Er war der unversöhnliche Engel des Unbekannten in vollkommen verhärteter Bürgerszeit: Arthur Rimbaud (1854-1891), dichtender Vorläufer vieler Erscheinungen moderner Literatur und nicht mehr dichtender „Aussteiger“, der schon 20jährig zu schreiben aufhörte und als Waffenhändler durch die Sahara streifte. Kurz zuvor hatte er sein Credo verfaßt, Eine Zeit in der Hölle, die Absage an alles Geistige.

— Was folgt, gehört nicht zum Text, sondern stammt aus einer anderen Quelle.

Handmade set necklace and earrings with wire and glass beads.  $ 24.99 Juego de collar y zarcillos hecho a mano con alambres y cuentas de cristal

„Dieser Text ist ein erstaunlich heftiger gedanklicher Spaziergang“, meint der Schauspieler Manfred Andrae, der mit Thomas S. Ott dieses Dichtwerk heute Abend in einer szenischen Lesung im Literaturhaus zum Leben bringt. „Die Entgrenzungsaspekte, die sich hier finden, zum Beispiel, haben schon sehr viel mit uns heute zu tun. Die Forderung, daß der Dichter ein Sehender sein muß, der eine Ahnung haben sollte von dem, was möglich wäre. Mit großer Ungeduld reißt Rimbaud dabei die einzelnen Begriffe und Ideen an und auf und läßt sie dann wieder fallen, weil sie keine Perspektive eröffnen. Und letztlich kommt er dann mit erstaunlicher Einfachheit dazu, anzuerkennen, daß das Leben an sich eben Widerspruch ist.“

Der szenische Abend wurde für das Kontrastprogramm zu den Salzburger Festspielen konzipiert. „Dort hatten wir einen riesengroßen Kellerraum, in dem sich die deutsche und die französische Seite räumlich trennen ließ. Das Publikum auf den Stühlen konnte sich entscheiden, ob es eher der einen oder der anderen Sprache zuhören wollte.“ Im Literaturhaus stehen die Sprachen nebeneinander. „Wir spielen den Text nicht, dafür ist er ungeeignet. Doch wir arbeiten die Musik heraus, den Rhythmus“, erklärt der in Paris lebende Andrae, der den französischen Part gibt.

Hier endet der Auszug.